The endoplasmic reticulum (ER) is the primary organelle that regulates multiple functions such as Ca2+ homeostasis, protein folding and trafficking, post-translational modification of proteins and lipid synthesis [159]. The microenvironment of normal tissues is different to that of the tumour microenvironment; the latter has hypoxia, low pH, lack of nutrients, physical pressure, immune surveillance and an imbalance between oxidants and antioxidants [160]. These factors perturb ER functions and can lead to ER stress in tumour cells [161]. In order to expand the tumours, ER stress can mediate to re-establish homeostasis and provides- ideal conditions for progression and survival [162]. When the ER stress response fails to restore homeostasis, apoptosis may be triggered.

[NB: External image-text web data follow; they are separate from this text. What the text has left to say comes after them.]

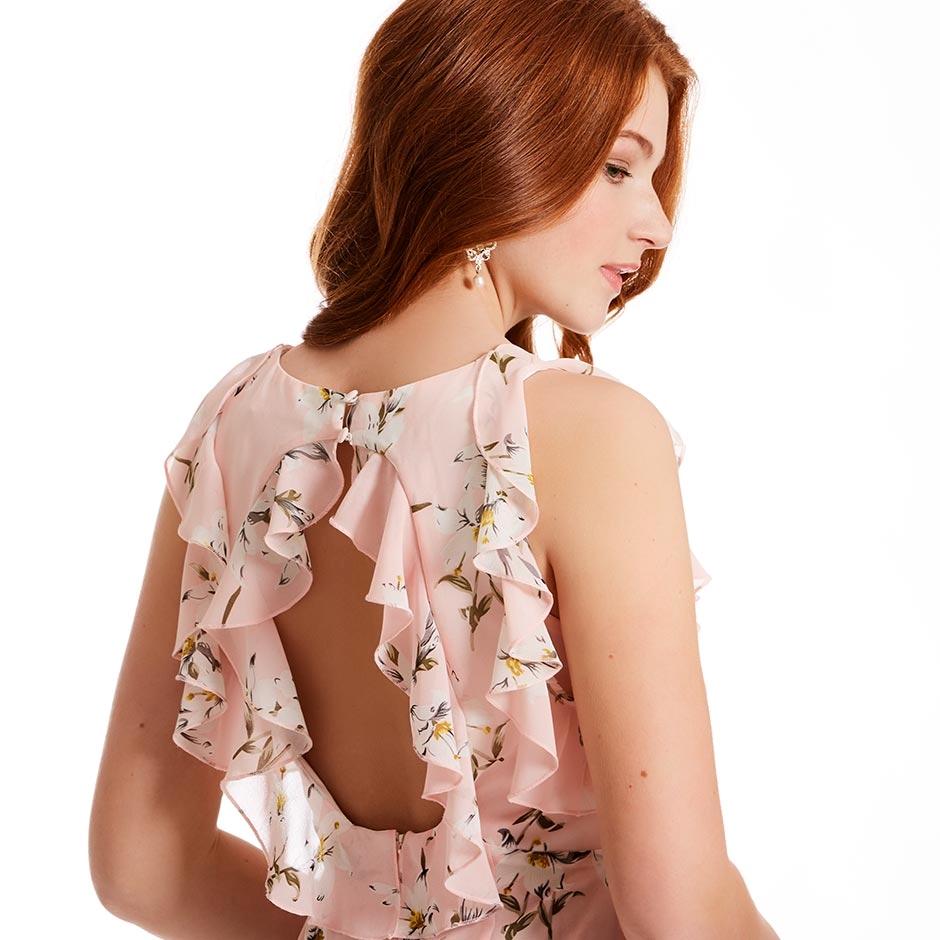 Klädkoder – och klänningarna som hör till! 29b33206d4313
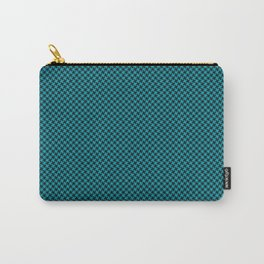 Houndstooth Black & Teal small Carry-All Pouch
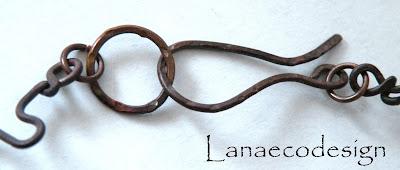 riciclo-creativo-handmade-fatto-a-mano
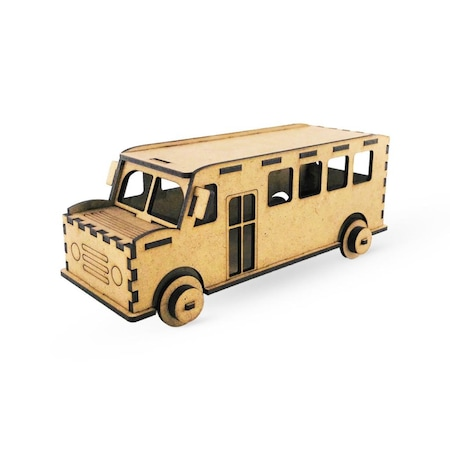Ahsap Boyama Maketi Otobus N11 Com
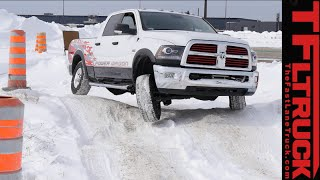 Download 2015 Ram 2500 HEMI Power Wagon Cold Steel on Ice: 3 Locking Differentials Tested Video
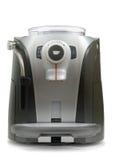 Máquina del café Imagen de archivo libre de regalías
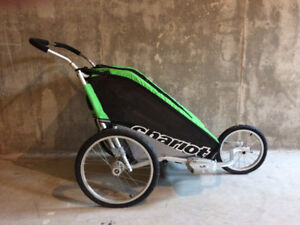 Chariot - Cheetah 2 Chariot For Sale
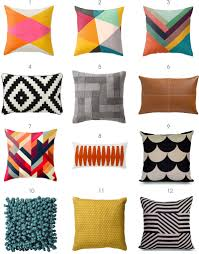 modern pillows  some of these are great i like the scallops and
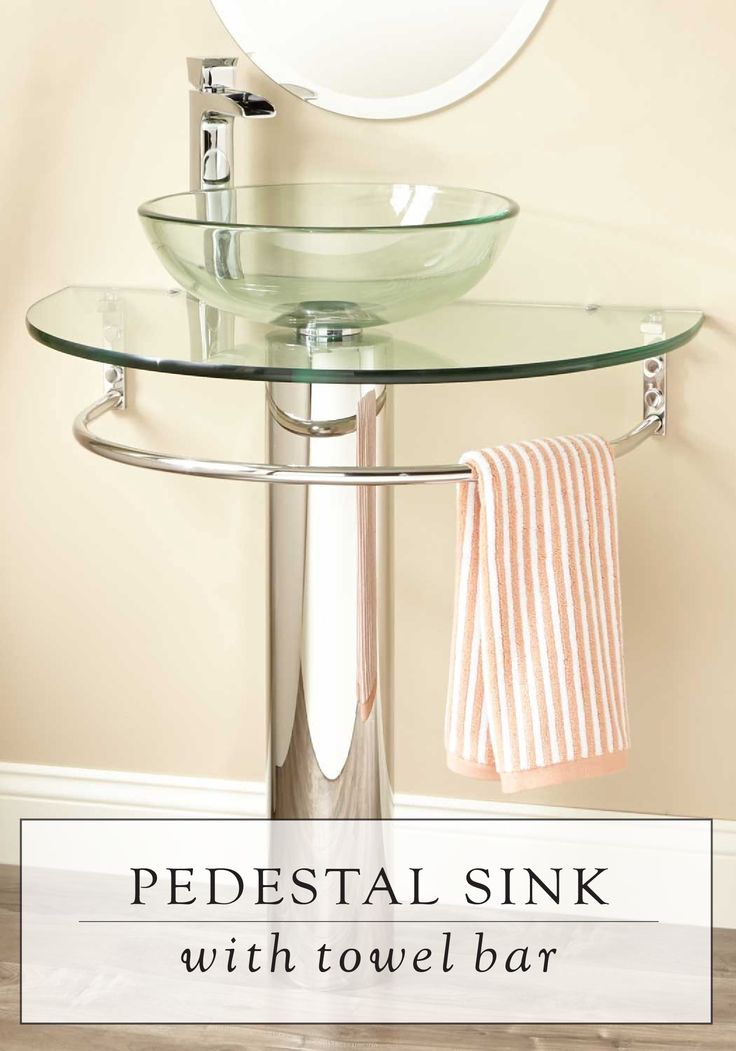 The design of this Glass Pedestal Sink is modern and functional. With its towel bar conveniently underneath, it will give your new bathroom a modern look.
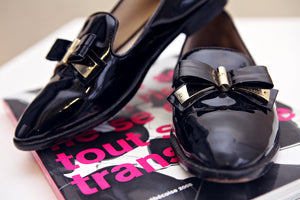 Louise Chaussures vernies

In HCC (HepG2, MHCC97L and xenograft), the elevated expression of fibroblast growth factor 19 (FGF19) and fibroblast growth factor receptor 4 (FGFR4) directs them to induce a cell survival response [163]. ATF4 -an ER stress inducible transcription factor- regulates the expression of FGF19 by binding to the promoter of FGF19. Further investigation from FGFR4 knockout studies revealed that FGFR4 is involved in the resistance to ER stress. The FGF19-FGFR4 axis ultimately induced Nrf2 accumulation through GSK3β. The phosphorylation at specific residues of GSK3β led to the inhibition of GSK3β and facilitated Nrf2 nuclear accumulation, which eventually offered cytoprotection. Thus, targeting the FGF19-FGFR4 axis might also aid in the treatment of HCC.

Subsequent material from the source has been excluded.